*Extract provided*
# # # #

What was the issue with the B&S


----------



## Dextar (Sep 26, 2016)

Mine wasn't so pleasant either. When I picked up my snowblower it showed you got a free cover, when I tried to redeem the deal it was for Canada only. Support not only failed to respond to me (I had to send a follow up email asking if anyone was going to respond) but then they told me it was for Canada only and there was nothing they could do. I just spent $1900 on a snow blower with your company, your advertising of the free cover was confusing and did NOT say Canada only on the image so I figured it was still active. I'd think a simple cover to make someone happy would be a simple solution. You were literally giving them away two weeks prior and are giving them away to Canadian customers.

I still need to contact them about the autoturn issue to get the poly skids but I'm concerned that I'll get the same experience.


----------



## Kiss4aFrog (Nov 3, 2013)

Dextar said:


> I still need to contact them about the autoturn issue to get the poly skids but I'm concerned that I'll get the same experience.


Don't know until you try. You can also use Ariens contact here on SBF - - > Ariens - Snowblower Forum : Snow Blower Forums


----------



## tarring (Jan 14, 2017)

If you spend 1900$ just to get a free cover you need to change your priorities, you're getting a great machine of quality ( the cover is worth 30.00$ ) and your complaning about customer service being poor, and you want to go back for poly skids ( looks like you're trying to get freebies ) not really a reference towards service. ( sorry if i sound shitty, but you cant judge a company on gifts ) my two cents....


----------



## orangputeh (Nov 24, 2016)

what is their number?

I wonder if they would help me with a 35 year old blower


----------



## gardid (Feb 27, 2017)

GoBlowSnow said:


> What was the issue with the B&S


There is a small spring loaded lever on the cam in the Briggs & Stratton engines used to release the compression in the cylinder during starting. When it fails you can no longer use the recoil or electric starter to start it until that compression is released. Many of the websites claim it is due to a needed valve adjustment and that may be so in a small number of cases, but when it still happens after the valves have been adjusted rest assured it is that decompression mechanism that has failed. Several of the Briggs & Stratton dealers I spoke to said it is a common problem that usually shows up in 20 to 25 hours. I thought the defect was just limited to their snow engines, but from what another member has said, it seems to be all their engines. 
I am considering replacing my Briggs & stratton engine with a LCT engine as a new engine from LCT is about 10% more than having the B&S repaired.


----------



## gardid (Feb 27, 2017)

# # # #

*Listed records*

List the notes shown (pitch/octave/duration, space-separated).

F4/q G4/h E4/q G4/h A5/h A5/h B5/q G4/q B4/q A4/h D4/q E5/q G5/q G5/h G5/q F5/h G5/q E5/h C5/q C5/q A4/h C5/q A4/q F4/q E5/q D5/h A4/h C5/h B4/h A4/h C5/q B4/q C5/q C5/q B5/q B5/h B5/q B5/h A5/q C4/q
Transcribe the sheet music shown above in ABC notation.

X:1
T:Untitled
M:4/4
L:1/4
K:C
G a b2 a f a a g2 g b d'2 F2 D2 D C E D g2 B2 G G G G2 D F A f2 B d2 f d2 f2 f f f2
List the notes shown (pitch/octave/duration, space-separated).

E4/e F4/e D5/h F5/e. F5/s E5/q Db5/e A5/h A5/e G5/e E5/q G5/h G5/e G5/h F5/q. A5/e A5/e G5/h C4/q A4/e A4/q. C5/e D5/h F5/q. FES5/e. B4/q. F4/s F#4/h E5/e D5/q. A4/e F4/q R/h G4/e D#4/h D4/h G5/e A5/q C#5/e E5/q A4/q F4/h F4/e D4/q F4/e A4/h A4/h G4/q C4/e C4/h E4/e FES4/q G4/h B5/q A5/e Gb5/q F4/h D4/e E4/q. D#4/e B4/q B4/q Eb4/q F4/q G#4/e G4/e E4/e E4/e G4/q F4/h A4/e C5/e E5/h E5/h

# # # #

*Task statement*
Answer these questions from the forum thread:
1. How much did Dextar spend on the snowblower?
2. What does tarring say the cover is worth?
3. According to the Briggs & Stratton dealers gardid spoke to, after how many hours does the decompression problem usually show up?

*Completed task*
1. $1900
2. $30.00
3. 20 to 25 hours